READING PASSAGE:
MIRIAM 9 – Tonight I wanna start with the last image I have right in front of me while I’m writing: my son, who monopolized the living room to do kung fu live with his teacher. I look at him while, with a determination I didn’t think he had, he does push ups, squats, abs. He is sweating, he stumbles but he doesn’t give up. I’ve never seen a kung fu practice before, usually they don’t allow parents. But now I can see him as he follows carefully his master’s instructions, as he counts in Chinese (!!), as he works hard as if it were the last thing he’ll ever do in is life. If a month ago I had asked him to commit like that I think he would have told me to go to hell. His attitude really makes me understand that human beings, no matter the age, can adapt to all kinds of difficulties.
Everything is changing around us, these days, and we are changing as well, trying to find new shapes for our tracks, and after nine days I can say that – thank God – we are succeeding. Our will to live, to rebuild the foundations of the new normal, where we can let our days go by again, is too strong for us to give up. We never made a revolution, it’s true, but we are revolutionizing ourselves. And the farther we go, the more it grows in me the certainty that we will never be the same as before. We will be better.
ANDREA 9 – My personal revolution of today is made of three things: 1. a smell, the smell of new boardgames and their boxes, 2. a tactile sensation, the one of the plastic pieces and the wooden dice, 3. a mood: the carefreeness of an 8 years old. What we bought online on day 6 has finally arrived. The number of players necessary is 3, and so we played. The revolution is that it took a virus to let me feel like a kid again, the same kid that at Christmas would unwrap Super Cluedo and Monopoly to play straight away with his cousins. It took the virus to remind me to blow off some steam. The revolution is the contrast between the Andrea of today and the Andrea of 30 years ago, that have just met tonight at a table. One came with a beard, short hair, the iPhone in one hand, and airpods on after having just finished a videocall with colleagues, the other came without a beard, curly hair, a Nutella sandwich in one hand and the headphones on after having just switched off the radio after a Napoli game. The younger one shook the hand of the older one and said: “Nice to meet you, where have you been?”
Ma perché non scriverlo in italiano?

YOUR ASSIGNMENT:
Extract the portion of the diary entries starting with "MIRIAM 9 – Tonight" and going on through "kinds of difficulties.". This material comes from a different source than the diary entries.

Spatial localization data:

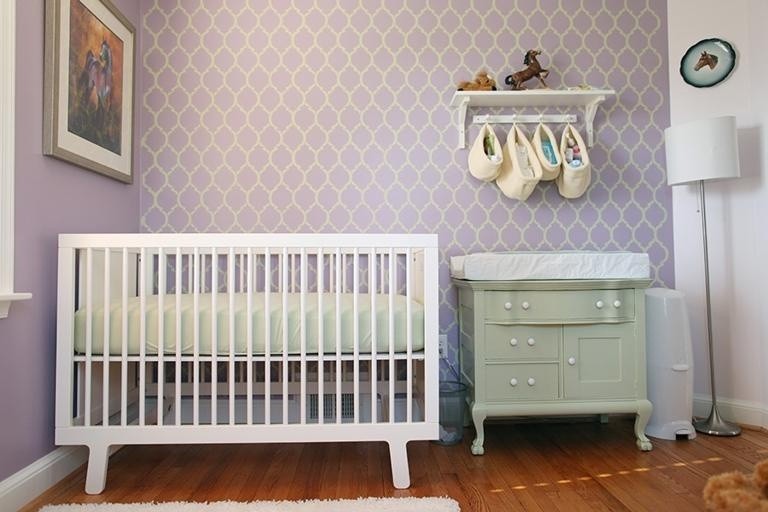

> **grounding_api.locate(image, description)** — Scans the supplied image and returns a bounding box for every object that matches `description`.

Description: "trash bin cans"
[430,381,466,447]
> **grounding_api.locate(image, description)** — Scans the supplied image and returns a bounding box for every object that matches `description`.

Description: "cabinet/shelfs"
[452,280,654,457]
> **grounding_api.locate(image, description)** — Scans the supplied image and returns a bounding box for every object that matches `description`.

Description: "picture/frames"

SOLUTION FOR THIS TASK:
MIRIAM 9 – Tonight I wanna start with the last image I have right in front of me while I’m writing: my son, who monopolized the living room to do kung fu live with his teacher. I look at him while, with a determination I didn’t think he had, he does push ups, squats, abs. He is sweating, he stumbles but he doesn’t give up. I’ve never seen a kung fu practice before, usually they don’t allow parents. But now I can see him as he follows carefully his master’s instructions, as he counts in Chinese (!!), as he works hard as if it were the last thing he’ll ever do in is life. If a month ago I had asked him to commit like that I think he would have told me to go to hell. His attitude really makes me understand that human beings, no matter the age, can adapt to all kinds of difficulties.